INFORMATION GIVEN: Begin
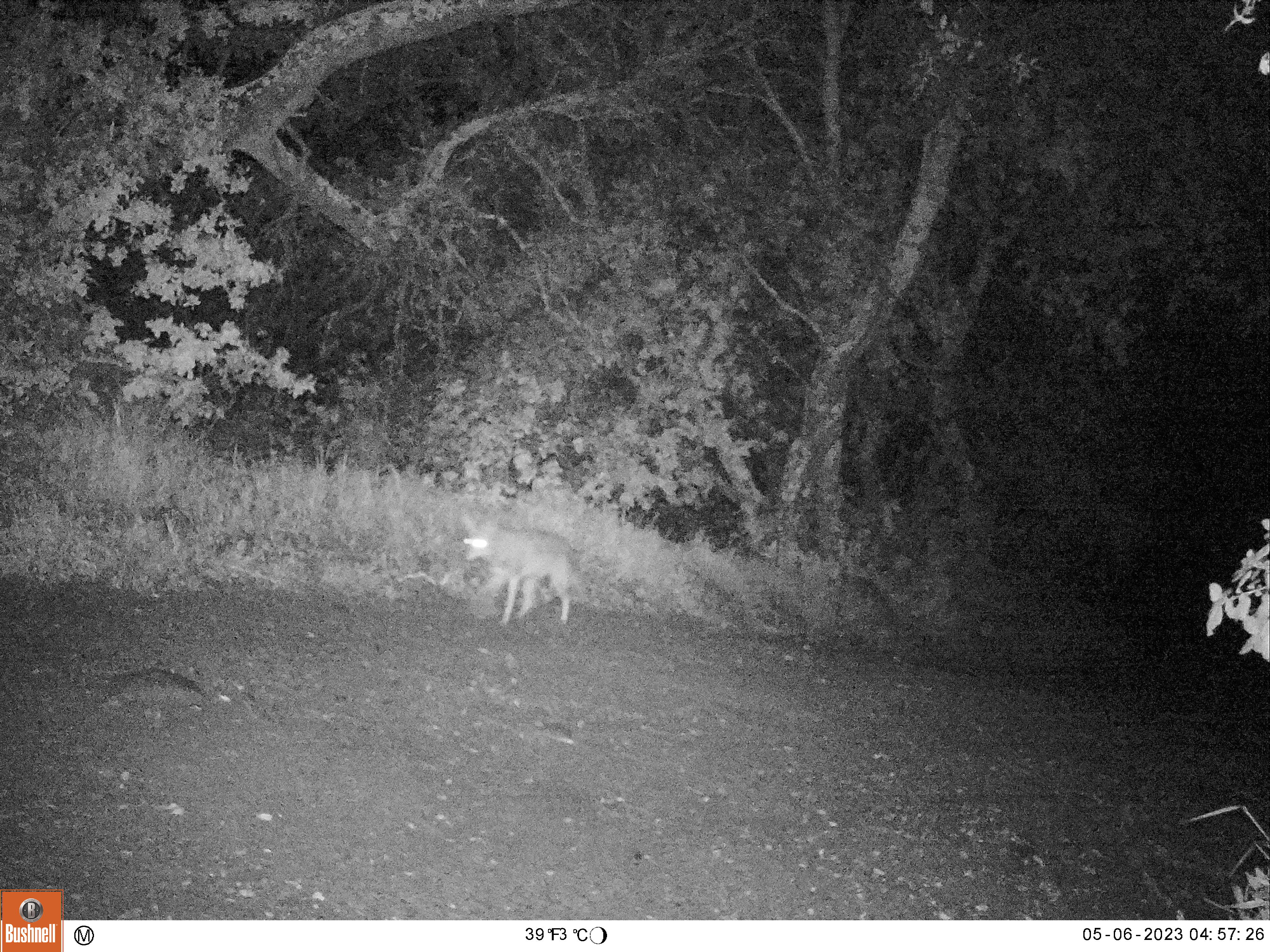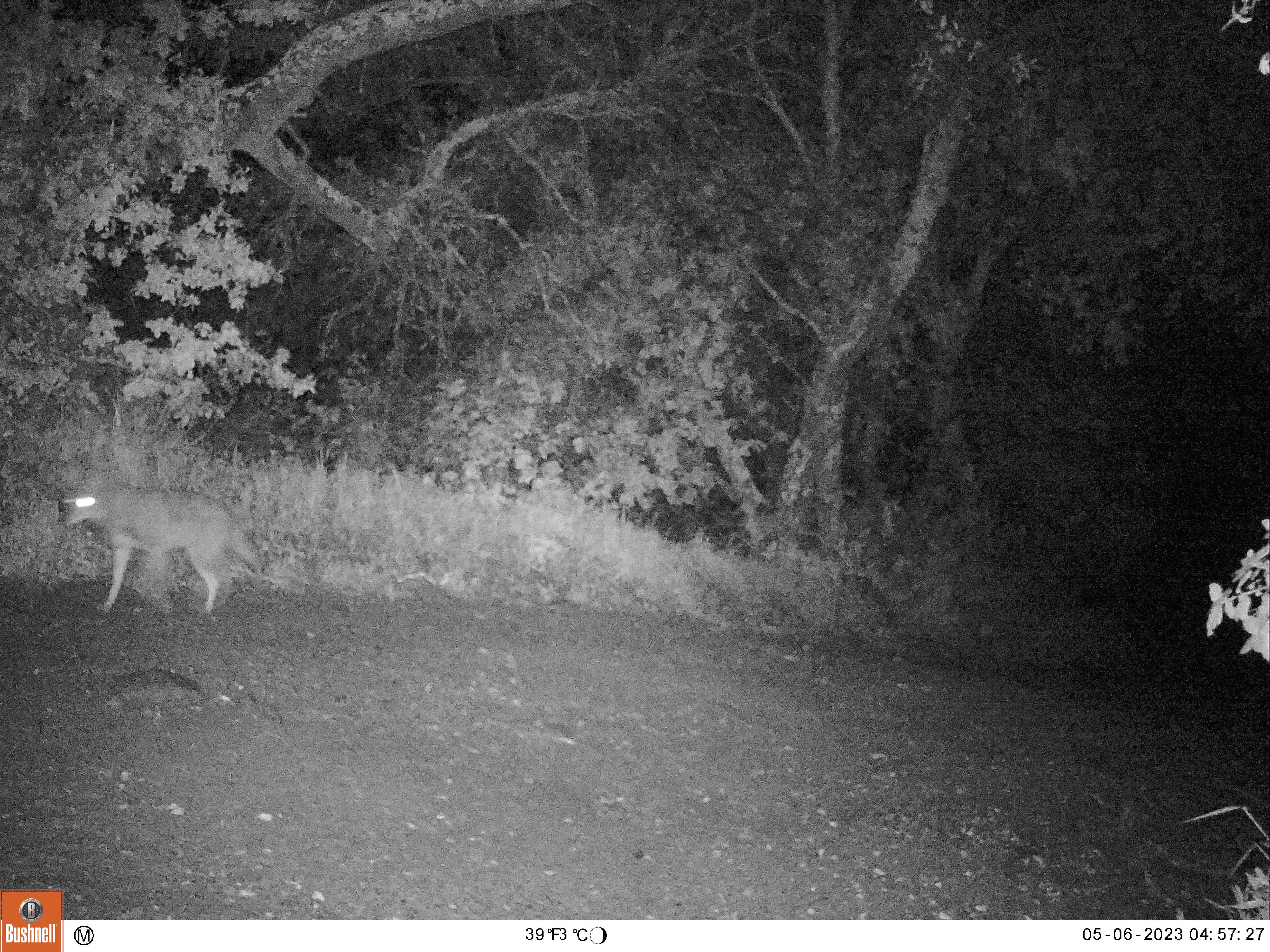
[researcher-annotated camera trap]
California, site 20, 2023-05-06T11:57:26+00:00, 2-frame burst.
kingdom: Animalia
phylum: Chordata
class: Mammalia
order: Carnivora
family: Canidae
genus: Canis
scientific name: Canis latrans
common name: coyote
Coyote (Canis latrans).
INFORMATION GIVEN: End
INFORMATION GIVEN: Begin
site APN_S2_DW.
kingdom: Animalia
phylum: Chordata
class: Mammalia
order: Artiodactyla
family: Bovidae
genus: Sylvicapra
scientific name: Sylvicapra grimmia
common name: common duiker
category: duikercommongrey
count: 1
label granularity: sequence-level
INFORMATION GIVEN: End
INFORMATION GIVEN: Begin
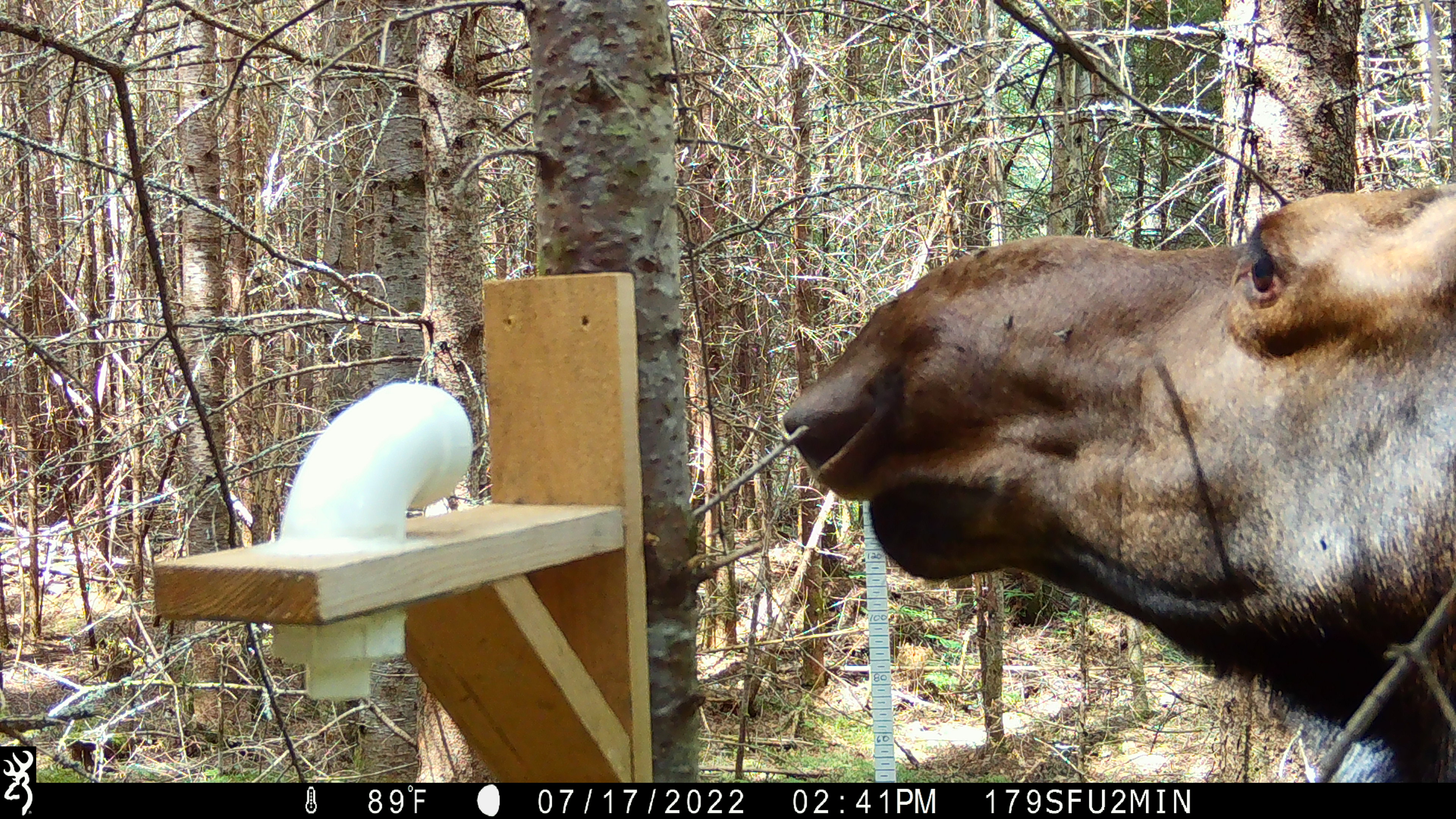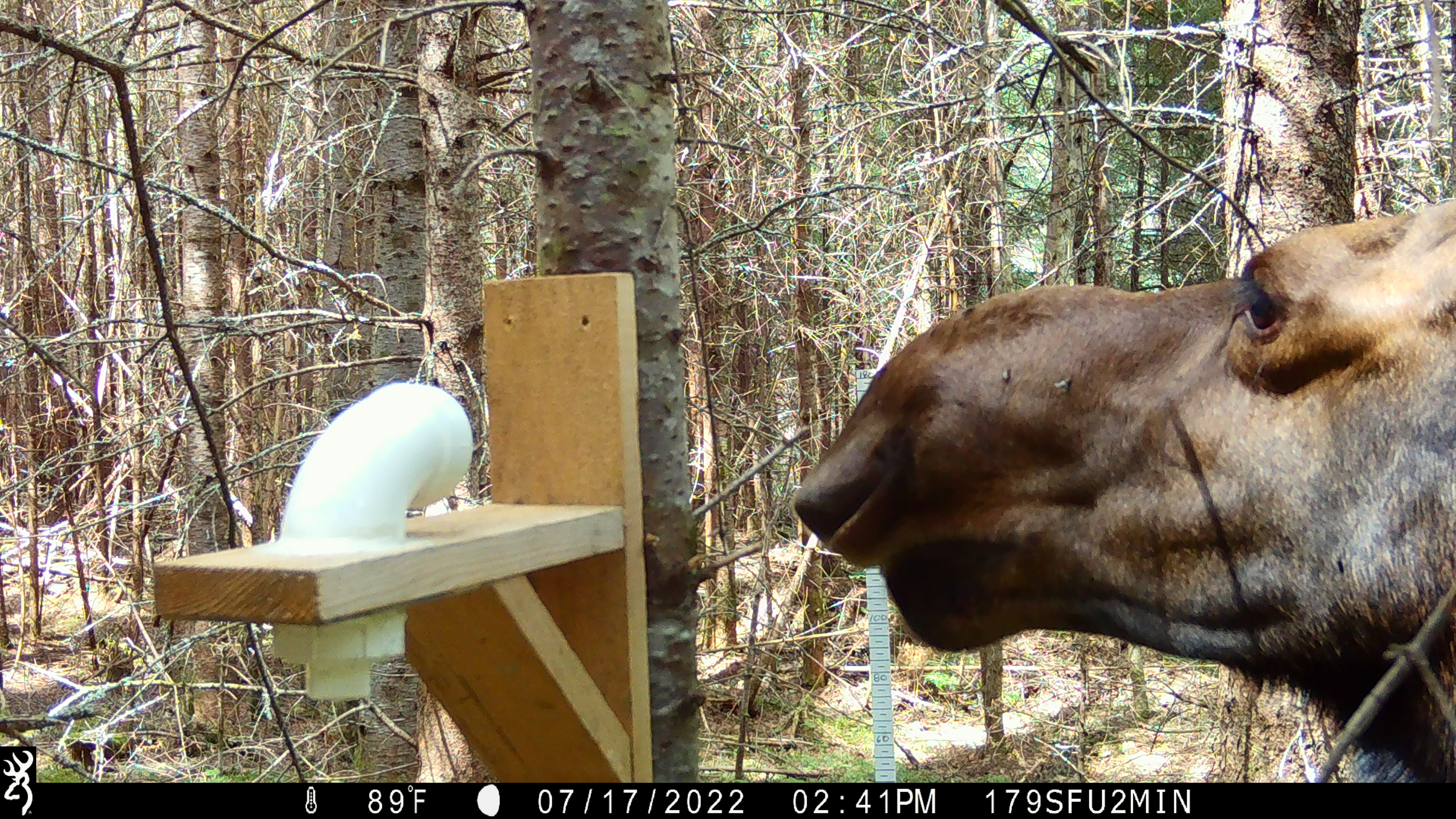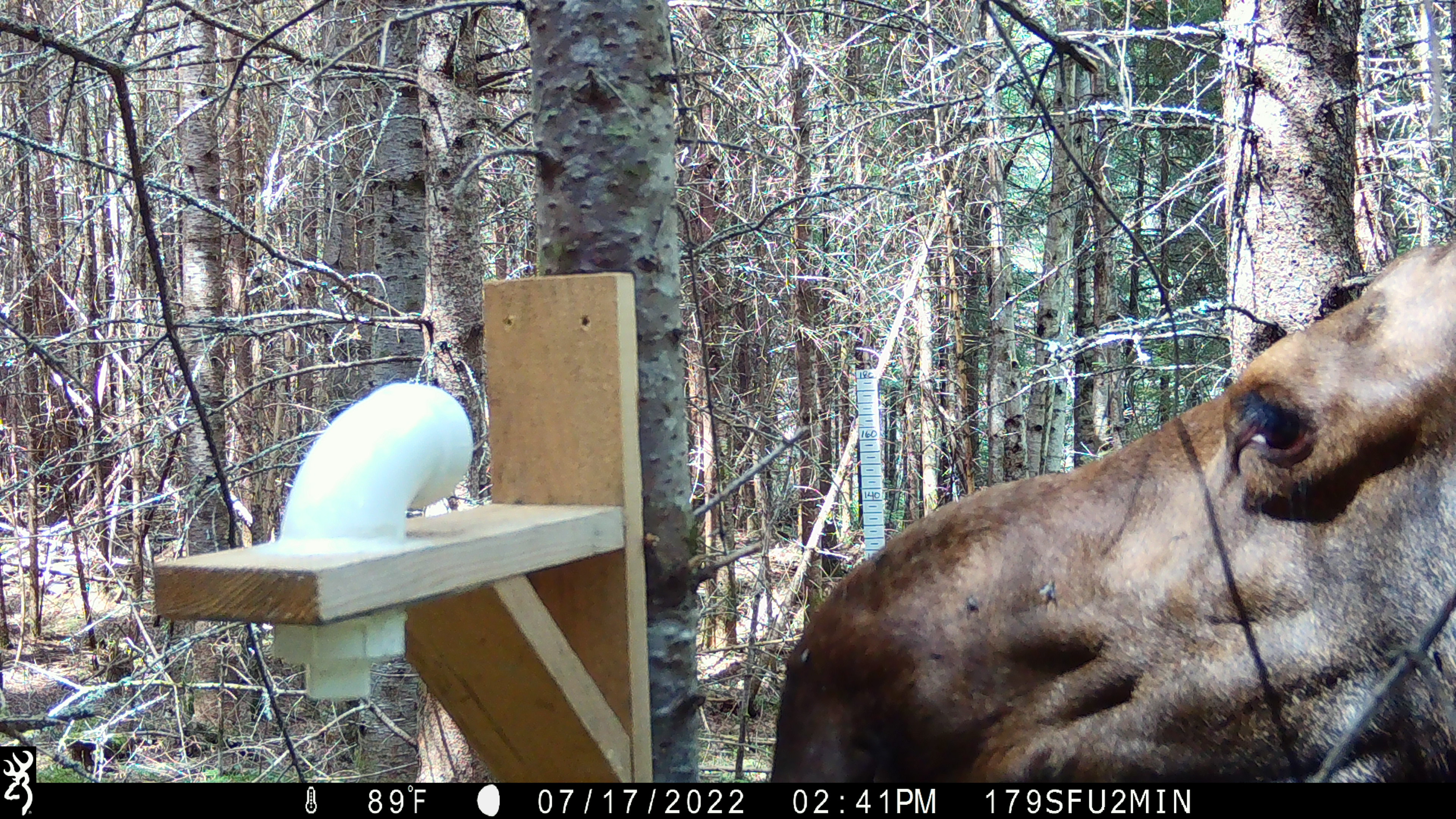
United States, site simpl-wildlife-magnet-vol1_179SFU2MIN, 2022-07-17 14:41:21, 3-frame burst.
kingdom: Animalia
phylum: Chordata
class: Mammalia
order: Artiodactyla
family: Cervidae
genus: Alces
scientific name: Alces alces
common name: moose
INFORMATION GIVEN: End
EXERCISE GOAL
Would you show all lines of the material above that contain the word "burst"?

REPLY TO THE TASK
California, site 20, 2023-05-06T11:57:26+00:00, 2-frame burst.
United States, site simpl-wildlife-magnet-vol1_179SFU2MIN, 2022-07-17 14:41:21, 3-frame burst.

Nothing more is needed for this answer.